### Provided data
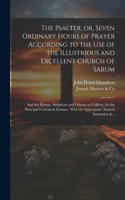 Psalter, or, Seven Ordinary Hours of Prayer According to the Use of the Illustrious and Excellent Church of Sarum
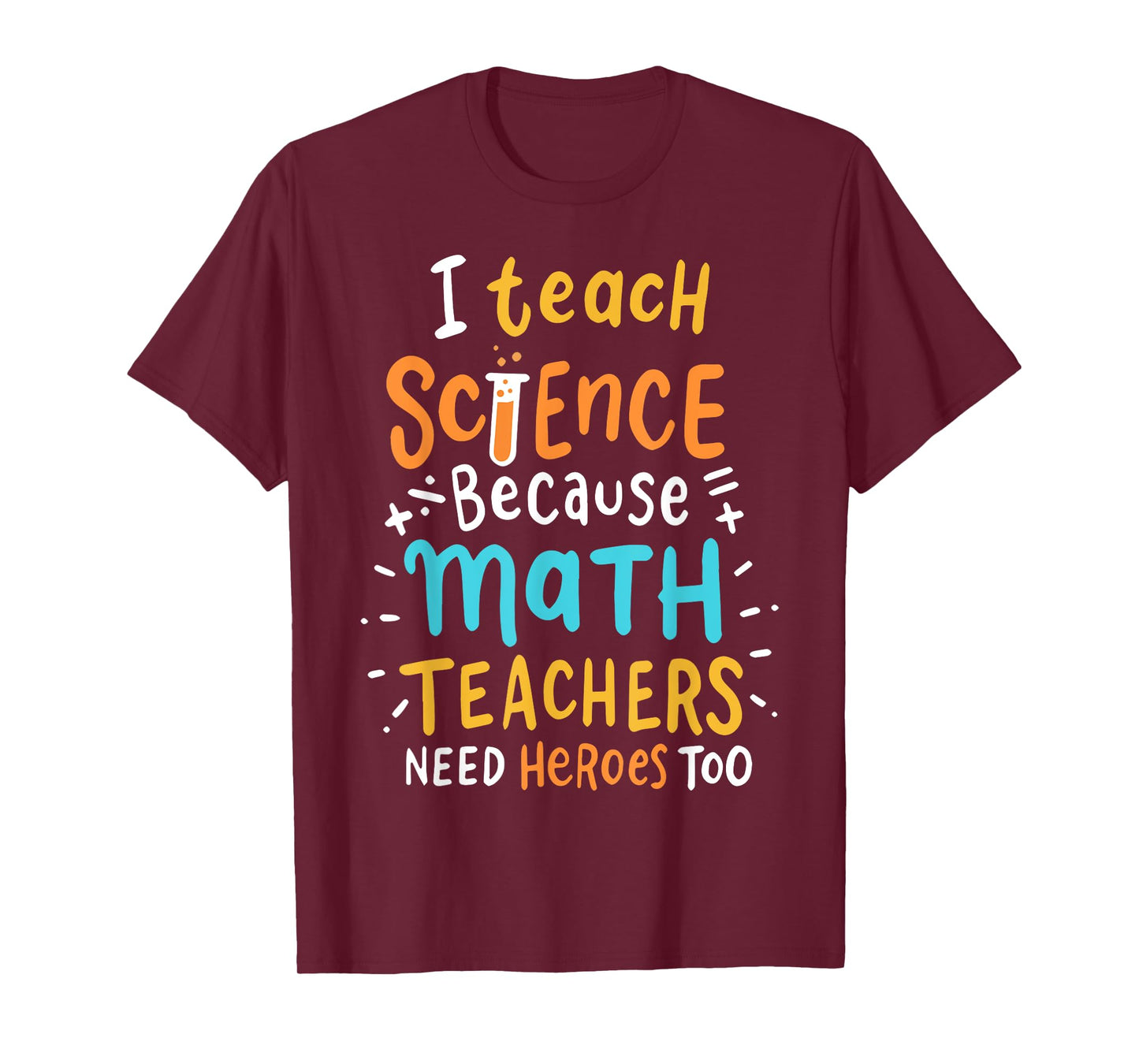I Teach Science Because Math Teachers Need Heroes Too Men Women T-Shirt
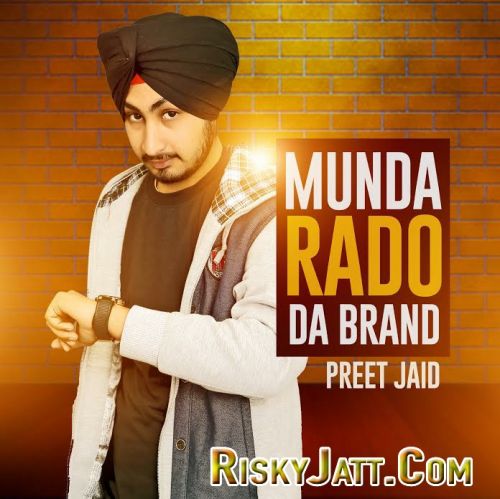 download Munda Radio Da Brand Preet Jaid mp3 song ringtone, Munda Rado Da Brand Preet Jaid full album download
--
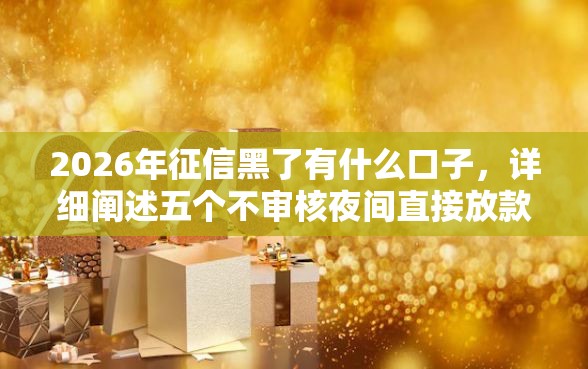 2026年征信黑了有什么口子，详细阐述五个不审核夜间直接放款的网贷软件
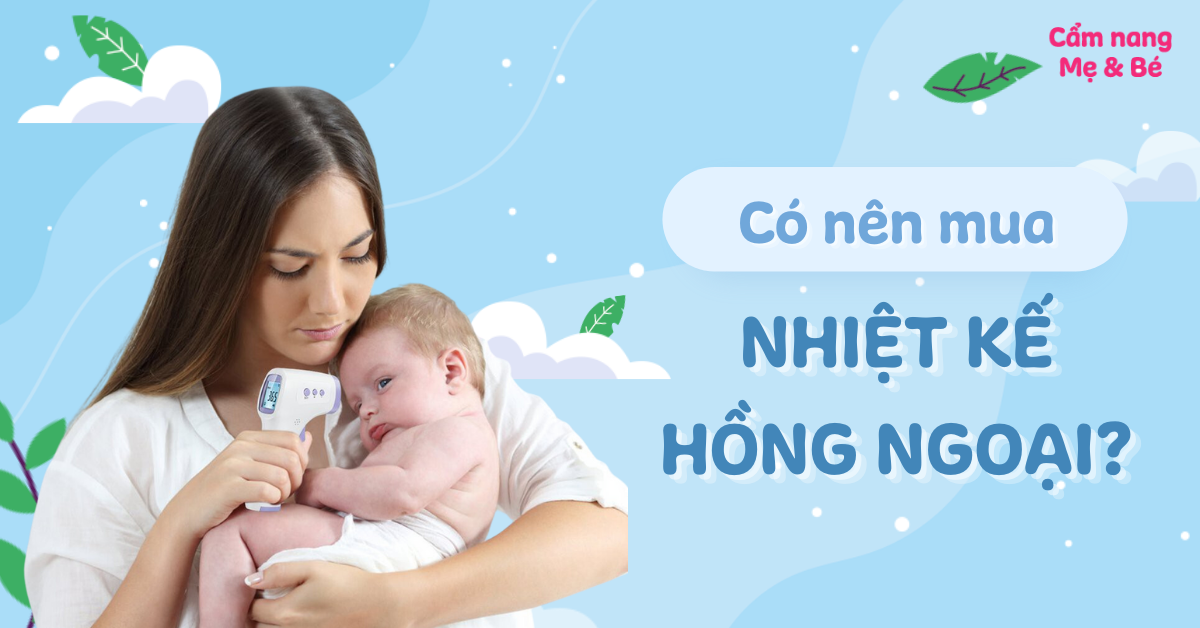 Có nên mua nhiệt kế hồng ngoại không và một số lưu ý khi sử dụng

### Your assignment
Treat the line with "Psalter, or, Seven" as the start and the line with "download Munda Radio" as the end, and return exactly that span of the data above, both ends included, without pictures.

### Your solution
 Psalter, or, Seven Ordinary Hours of Prayer According to the Use of the Illustrious and Excellent Church of Sarum
I Teach Science Because Math Teachers Need Heroes Too Men Women T-Shirt
 download Munda Radio Da Brand Preet Jaid mp3 song ringtone, Munda Rado Da Brand Preet Jaid full album download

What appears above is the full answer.